* Task material *
▼

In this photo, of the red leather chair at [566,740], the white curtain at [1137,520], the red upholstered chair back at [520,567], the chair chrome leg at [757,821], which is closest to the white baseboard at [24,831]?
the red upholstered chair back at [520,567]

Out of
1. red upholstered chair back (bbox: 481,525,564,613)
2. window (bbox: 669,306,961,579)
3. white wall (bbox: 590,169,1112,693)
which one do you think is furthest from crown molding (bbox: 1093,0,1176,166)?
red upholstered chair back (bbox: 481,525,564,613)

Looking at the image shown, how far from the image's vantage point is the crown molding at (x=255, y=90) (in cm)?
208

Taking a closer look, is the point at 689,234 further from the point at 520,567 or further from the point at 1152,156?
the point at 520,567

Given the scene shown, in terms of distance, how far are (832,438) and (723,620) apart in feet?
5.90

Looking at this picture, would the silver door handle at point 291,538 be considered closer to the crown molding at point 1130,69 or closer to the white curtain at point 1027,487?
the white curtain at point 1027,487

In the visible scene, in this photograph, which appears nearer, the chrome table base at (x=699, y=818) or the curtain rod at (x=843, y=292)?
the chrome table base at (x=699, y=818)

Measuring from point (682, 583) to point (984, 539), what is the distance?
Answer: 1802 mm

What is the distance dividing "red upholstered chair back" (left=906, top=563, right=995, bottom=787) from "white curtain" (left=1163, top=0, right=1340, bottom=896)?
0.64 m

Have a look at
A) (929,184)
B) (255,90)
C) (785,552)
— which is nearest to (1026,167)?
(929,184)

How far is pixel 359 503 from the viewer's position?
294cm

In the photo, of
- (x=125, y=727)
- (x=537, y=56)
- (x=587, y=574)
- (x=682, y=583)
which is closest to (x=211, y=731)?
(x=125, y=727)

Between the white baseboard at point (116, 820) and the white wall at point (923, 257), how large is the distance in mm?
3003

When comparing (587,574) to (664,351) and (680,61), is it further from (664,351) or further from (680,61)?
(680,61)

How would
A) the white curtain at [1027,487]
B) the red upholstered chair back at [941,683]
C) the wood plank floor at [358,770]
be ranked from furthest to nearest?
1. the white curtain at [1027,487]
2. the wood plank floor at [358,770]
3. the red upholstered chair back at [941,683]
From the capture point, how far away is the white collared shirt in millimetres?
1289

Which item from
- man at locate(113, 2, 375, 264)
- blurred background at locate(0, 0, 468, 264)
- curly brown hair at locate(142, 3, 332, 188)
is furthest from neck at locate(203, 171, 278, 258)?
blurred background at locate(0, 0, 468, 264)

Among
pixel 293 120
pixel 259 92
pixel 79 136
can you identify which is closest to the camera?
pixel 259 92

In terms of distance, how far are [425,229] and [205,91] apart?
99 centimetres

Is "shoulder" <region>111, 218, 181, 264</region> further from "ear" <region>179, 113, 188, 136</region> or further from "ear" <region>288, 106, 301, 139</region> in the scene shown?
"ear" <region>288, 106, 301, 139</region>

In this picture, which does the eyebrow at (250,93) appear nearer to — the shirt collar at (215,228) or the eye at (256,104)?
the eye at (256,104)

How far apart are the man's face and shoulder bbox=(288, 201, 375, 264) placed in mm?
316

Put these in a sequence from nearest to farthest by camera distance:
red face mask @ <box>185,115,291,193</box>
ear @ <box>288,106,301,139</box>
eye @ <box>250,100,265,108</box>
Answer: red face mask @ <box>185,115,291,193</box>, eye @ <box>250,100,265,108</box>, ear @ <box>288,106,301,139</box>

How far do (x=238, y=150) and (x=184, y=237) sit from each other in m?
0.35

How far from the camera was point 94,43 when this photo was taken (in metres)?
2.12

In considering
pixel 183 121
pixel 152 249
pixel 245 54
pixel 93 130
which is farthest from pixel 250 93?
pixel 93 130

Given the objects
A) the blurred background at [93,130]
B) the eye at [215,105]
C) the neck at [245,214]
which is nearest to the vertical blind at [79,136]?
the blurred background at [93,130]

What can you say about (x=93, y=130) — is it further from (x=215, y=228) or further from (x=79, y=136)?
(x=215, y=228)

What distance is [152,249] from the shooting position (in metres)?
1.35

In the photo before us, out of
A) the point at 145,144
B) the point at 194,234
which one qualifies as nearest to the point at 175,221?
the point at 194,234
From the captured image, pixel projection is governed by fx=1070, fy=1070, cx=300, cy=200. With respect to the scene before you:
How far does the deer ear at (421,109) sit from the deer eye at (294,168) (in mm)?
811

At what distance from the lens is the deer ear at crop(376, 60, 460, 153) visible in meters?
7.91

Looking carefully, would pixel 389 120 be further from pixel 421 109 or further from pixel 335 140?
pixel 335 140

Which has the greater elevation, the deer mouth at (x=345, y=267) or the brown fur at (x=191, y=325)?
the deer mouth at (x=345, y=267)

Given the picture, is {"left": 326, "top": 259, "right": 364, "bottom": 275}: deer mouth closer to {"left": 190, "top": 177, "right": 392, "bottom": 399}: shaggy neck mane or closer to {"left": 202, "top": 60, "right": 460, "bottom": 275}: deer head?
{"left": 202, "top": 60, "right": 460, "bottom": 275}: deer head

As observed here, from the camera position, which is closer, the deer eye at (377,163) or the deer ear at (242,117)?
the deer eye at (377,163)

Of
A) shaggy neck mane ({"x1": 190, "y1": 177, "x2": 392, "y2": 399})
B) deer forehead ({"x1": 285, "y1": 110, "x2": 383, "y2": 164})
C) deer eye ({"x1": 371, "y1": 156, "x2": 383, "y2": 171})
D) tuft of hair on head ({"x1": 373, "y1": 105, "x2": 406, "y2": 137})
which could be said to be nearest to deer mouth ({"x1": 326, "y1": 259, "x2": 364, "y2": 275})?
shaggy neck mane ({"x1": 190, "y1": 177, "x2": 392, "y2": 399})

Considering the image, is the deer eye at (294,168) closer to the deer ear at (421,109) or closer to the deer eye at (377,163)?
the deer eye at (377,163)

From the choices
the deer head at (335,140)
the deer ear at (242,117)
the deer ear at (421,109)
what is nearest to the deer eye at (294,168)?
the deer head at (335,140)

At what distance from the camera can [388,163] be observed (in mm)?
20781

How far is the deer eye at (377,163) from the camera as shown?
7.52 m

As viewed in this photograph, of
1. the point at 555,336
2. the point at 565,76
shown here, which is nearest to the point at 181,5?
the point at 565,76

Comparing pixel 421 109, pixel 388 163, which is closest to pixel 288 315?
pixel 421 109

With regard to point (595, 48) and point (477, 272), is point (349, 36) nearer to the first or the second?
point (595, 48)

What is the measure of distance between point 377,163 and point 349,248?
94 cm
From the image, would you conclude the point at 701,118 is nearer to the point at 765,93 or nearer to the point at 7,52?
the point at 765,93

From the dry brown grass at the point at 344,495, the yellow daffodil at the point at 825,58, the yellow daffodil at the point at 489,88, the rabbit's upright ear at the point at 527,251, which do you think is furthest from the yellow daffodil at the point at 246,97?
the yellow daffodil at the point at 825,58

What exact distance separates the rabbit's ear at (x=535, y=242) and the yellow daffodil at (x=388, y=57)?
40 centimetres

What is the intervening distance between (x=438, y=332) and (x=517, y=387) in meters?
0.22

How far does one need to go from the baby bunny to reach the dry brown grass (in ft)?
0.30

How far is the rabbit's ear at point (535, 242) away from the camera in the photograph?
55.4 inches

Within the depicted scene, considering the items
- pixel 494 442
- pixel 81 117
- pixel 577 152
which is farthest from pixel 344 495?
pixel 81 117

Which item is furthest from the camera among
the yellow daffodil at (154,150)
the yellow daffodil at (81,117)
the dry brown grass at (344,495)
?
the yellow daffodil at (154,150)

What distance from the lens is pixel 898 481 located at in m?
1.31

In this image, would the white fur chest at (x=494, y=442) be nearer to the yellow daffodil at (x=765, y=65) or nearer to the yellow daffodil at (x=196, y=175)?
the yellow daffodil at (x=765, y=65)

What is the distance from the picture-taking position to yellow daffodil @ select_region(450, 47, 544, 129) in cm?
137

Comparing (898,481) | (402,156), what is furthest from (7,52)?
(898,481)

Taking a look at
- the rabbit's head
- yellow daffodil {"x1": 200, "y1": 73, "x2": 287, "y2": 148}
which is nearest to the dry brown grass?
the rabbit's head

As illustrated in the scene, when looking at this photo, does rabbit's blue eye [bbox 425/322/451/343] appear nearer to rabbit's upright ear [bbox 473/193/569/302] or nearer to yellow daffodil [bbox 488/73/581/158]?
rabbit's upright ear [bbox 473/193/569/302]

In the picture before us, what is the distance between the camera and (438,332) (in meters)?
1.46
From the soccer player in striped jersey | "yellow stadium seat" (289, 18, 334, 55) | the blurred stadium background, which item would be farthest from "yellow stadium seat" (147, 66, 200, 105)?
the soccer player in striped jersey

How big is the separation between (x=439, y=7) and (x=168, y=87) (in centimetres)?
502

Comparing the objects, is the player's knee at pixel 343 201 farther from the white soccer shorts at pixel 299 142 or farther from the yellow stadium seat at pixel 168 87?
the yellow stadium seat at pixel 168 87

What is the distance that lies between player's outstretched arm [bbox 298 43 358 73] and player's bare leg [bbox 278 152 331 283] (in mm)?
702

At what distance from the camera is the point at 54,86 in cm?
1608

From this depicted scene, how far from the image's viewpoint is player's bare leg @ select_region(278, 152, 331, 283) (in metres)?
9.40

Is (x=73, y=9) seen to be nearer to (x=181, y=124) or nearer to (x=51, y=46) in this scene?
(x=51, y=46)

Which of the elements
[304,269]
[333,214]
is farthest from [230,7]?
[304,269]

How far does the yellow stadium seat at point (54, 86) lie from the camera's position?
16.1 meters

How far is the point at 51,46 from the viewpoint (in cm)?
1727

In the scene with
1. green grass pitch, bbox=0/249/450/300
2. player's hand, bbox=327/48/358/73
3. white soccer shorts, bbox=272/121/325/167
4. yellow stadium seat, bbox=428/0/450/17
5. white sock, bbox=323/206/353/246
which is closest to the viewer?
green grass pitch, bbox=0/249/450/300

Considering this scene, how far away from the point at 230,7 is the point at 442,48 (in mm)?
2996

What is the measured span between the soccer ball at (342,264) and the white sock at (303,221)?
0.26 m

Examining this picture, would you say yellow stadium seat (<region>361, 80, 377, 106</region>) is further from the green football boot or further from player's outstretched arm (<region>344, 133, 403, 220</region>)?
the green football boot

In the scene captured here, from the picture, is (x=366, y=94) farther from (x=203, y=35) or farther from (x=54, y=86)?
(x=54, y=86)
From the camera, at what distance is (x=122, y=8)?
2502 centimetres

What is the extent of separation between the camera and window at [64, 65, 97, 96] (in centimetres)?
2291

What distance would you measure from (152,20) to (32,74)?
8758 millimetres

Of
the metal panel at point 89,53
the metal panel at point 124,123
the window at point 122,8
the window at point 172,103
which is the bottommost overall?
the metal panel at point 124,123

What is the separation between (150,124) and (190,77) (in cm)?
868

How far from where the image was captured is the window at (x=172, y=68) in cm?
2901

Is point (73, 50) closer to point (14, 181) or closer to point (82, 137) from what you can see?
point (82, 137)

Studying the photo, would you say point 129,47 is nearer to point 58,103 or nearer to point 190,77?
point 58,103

▲

Copy the data exactly, beginning at the line that contains "In the scene captured" and continuing through the line that contains "2502 centimetres".

In the scene captured here, from the picture, is (x=366, y=94) farther from (x=203, y=35) or farther from (x=54, y=86)?
(x=54, y=86)
From the camera, at what distance is (x=122, y=8)?
2502 centimetres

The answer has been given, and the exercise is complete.